In my first 24 hours in Malawi I couldn’t have experienced two more contrasting areas … at Chelinda Lodge on the windswept high mountainous plateau of the Nyika National Park and the sub-tropical paradise of northern Lake Malawi.
We flew to the Nyika Plateau in the far northern reaches of the country. This is accessed either via a 2 hour scheduled charter flight from Lilongwe, or a much road transfer where typically you’d stay overnight en route, perhaps combining a stay on the northern Lake Malawi shore on the way back.
The Nyika Plateau probably doesn’t fit anyone’s visual image of Malawi. It’s an area of high Afro-montane forest – pretty rare in Africa – with a landscape of rolling granite hills well over 2,200 metres in altitude, where the Great Rift Valley branches into either the Lake Malawi valley to the east and the Luangwa valley to the west. In between sits the Nyika highlands.
This is a truly remote area and that is very much part of its charm. As you fly north, you steadily climb 3,500ft in altitude. Gradually you leave all of Malawi’s cultivated land and villages behind and all you see are endless green rolling hills. When you land it feels more like the moors of Yorkshire than Malawi. The overall sensation is of green hills, wild flowers, rivers, fish-filled dams and herds of game far away from modern-day threats.
But the Nyika Plateau is not for everyone. Many would find it too cold for their African safari and this is certainly not a ‘ticking off the species’ sort of place. But it will suit seasoned safari travellers who are looking for new places to explore, people who enjoy being out in wild either walking or mountain biking, keen birders and botanists.
The Nyika National Park acts as a sanctuary for wildlife with a surprising range of game – zebra, large herds of eland and roan, bushbuck, reedbuck, bushpig as well as predators in the form of hyena and leopard. (One recent visitor had spent several nights in the South Luangwa of Zambia failing to see a leopard, only to find a leopard sitting on her veranda when she opened the curtains on her first morning at Chelinda Lodge!)
The peak season at Nyika deviates from the norm in Southern Africa.The peak game-viewing season is usually the dry winter months of June/July to October. In the Nyika plateau, its altitude leads to a much colder winter climate so that the animals actually leave the high plateau and head south. Its best season would be spring & summer from mid September onwards. Spring has many flowering species and summer has plenty of rare orchid species. (This is also a good time to escape the heat of the rest of Malawi for a few days.)
I was amazed by the contrast in temperature between here and the rest of Malawi. As we landed it was noticeably fresher. By the end of the afternoon game drive, (this was late May), it was decidedly cold as it was a wonderfully clear night. Star gazing was offered on the deck at Chelinda Lodge using a powerful telescope. The morning was cool and misty – Scotland all over again.
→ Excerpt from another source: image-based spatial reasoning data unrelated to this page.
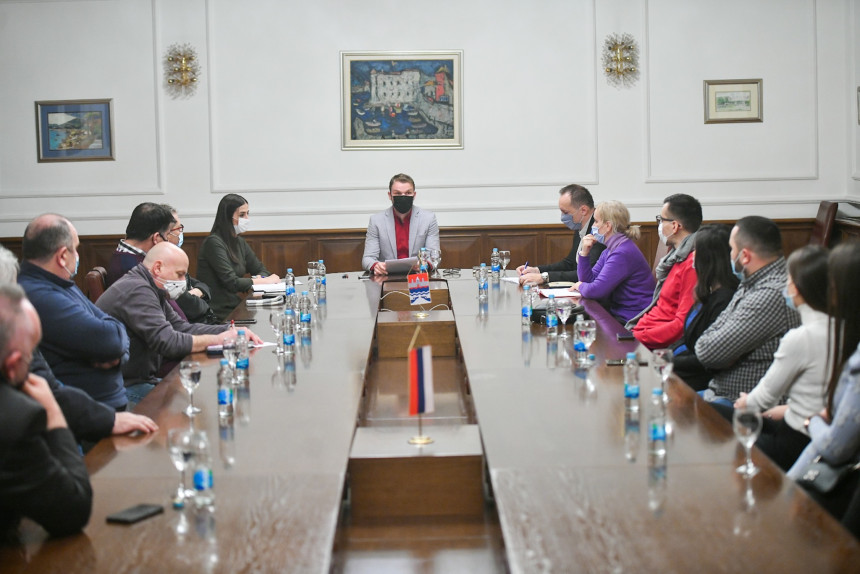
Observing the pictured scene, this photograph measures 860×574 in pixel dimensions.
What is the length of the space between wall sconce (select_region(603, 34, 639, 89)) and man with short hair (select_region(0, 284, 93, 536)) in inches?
315

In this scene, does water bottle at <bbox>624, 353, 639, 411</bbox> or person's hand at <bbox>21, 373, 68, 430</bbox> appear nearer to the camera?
person's hand at <bbox>21, 373, 68, 430</bbox>

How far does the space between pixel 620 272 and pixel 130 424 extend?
3.52m

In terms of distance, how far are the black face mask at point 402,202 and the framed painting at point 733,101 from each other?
344 cm

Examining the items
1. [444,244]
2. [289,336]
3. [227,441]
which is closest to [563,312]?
[289,336]

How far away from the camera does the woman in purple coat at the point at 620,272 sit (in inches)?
232

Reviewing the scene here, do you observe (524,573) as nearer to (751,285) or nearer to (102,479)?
(102,479)

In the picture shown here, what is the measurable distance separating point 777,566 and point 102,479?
5.59 ft

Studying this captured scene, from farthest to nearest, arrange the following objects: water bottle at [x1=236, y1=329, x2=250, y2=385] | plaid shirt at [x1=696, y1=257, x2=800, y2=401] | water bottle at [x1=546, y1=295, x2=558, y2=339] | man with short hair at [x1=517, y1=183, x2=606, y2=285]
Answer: man with short hair at [x1=517, y1=183, x2=606, y2=285], water bottle at [x1=546, y1=295, x2=558, y2=339], plaid shirt at [x1=696, y1=257, x2=800, y2=401], water bottle at [x1=236, y1=329, x2=250, y2=385]

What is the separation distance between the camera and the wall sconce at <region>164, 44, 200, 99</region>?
30.9 feet

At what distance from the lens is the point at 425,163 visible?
9602 millimetres

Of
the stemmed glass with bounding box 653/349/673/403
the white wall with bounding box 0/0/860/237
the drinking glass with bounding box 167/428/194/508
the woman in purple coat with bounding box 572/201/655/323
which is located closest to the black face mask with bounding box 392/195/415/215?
the white wall with bounding box 0/0/860/237

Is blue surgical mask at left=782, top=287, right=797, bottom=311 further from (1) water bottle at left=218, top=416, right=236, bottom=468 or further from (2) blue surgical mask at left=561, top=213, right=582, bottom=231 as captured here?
(2) blue surgical mask at left=561, top=213, right=582, bottom=231

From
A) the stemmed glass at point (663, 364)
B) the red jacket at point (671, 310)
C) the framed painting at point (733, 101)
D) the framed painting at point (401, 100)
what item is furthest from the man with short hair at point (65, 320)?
the framed painting at point (733, 101)

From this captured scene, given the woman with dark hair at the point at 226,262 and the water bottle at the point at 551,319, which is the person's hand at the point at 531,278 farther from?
the water bottle at the point at 551,319
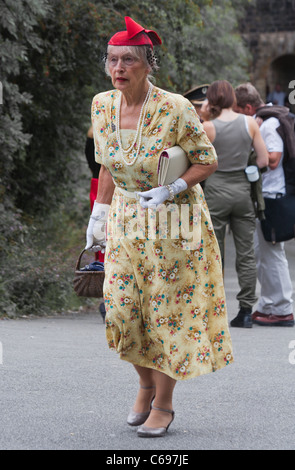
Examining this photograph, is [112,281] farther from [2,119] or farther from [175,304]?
[2,119]

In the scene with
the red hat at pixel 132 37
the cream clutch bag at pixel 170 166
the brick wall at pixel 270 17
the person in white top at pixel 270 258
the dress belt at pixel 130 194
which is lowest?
the person in white top at pixel 270 258

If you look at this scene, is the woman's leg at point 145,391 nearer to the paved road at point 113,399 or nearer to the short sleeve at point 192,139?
the paved road at point 113,399

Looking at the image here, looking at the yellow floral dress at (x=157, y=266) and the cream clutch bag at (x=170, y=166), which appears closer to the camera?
the cream clutch bag at (x=170, y=166)

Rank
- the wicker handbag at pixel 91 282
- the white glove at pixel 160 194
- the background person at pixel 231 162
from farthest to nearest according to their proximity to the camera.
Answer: the background person at pixel 231 162 < the wicker handbag at pixel 91 282 < the white glove at pixel 160 194

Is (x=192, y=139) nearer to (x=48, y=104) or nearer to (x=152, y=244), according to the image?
(x=152, y=244)

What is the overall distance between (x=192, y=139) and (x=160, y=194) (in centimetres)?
33

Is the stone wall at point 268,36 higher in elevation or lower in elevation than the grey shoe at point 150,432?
higher

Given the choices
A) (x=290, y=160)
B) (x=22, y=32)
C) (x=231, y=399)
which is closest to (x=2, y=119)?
(x=22, y=32)

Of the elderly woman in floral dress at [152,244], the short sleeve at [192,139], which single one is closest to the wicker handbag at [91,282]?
the elderly woman in floral dress at [152,244]

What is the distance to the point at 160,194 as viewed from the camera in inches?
170

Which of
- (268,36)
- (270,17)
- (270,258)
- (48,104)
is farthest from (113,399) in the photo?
(268,36)

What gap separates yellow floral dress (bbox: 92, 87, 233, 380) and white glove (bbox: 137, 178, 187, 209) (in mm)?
111

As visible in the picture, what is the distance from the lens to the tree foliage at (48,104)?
9.96m

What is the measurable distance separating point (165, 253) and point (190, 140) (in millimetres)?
512
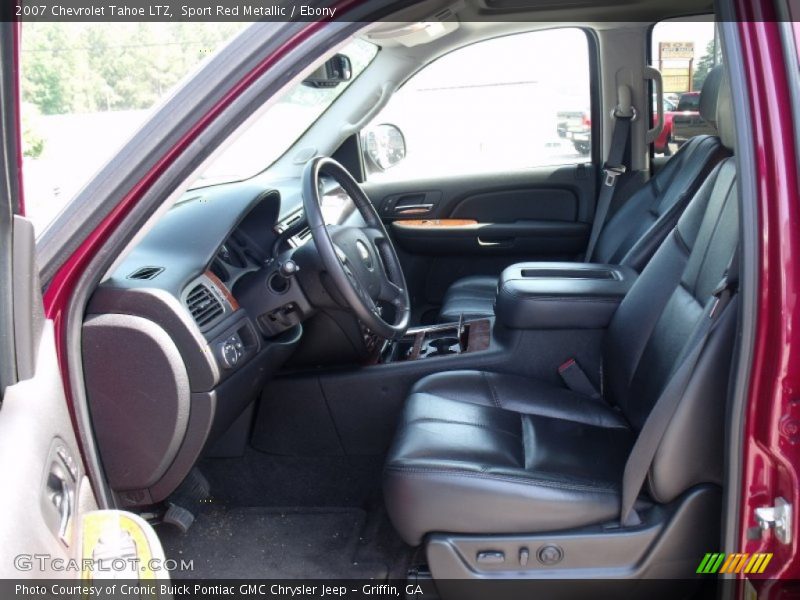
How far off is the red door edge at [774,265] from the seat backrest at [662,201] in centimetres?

Having said that, Chelinda Lodge is geared towards this decidedly scandinavian climate! The game-viewing vehicle is closed with an optional open roof for spotting animals and photography. The lodge was very warm with roaring log fires everywhere in the main lodge and when I got back to my room after the game drive, there was a lovely log fire already lit in my chalet. (They will even light it for you in the morning, coming in whilst you are still in bed if you request it!).
Though Nyika is not a major game-viewing destination, it offers many attractions. The landscape is stunning. As well as game drives, often at night to see the nocturnal species such as leopard, you can enjoy guided walking of all duration, guided mountain biking with trails starting from 11km up to as long as you like… this is particularly rewarding as apart from an initial climb (where most people push their bikes) the terrain is an easy undulating one.
Keen birders will love the Nyika plateau with many birds which are endemic to this area. Finally Nyika is a botanists delight. You have wonderful wild flowers from approx September to October. Later in the summer come the orchids growing in the marshy areas.
I liked Chelinda lodge. It was slightly surreal, like an old Scottish hunting lodge. The food was pleasant but not memorable – basically good country cooking. The lodge takes children of all ages but realistically I would only recommend older children/teenagers who are old enough to enjoy the mountain biking, walking and horse-riding.
I would recommend a 3 night stay here because of the time it takes to get here and also because you’ll see more if you allow yourself the time to do so.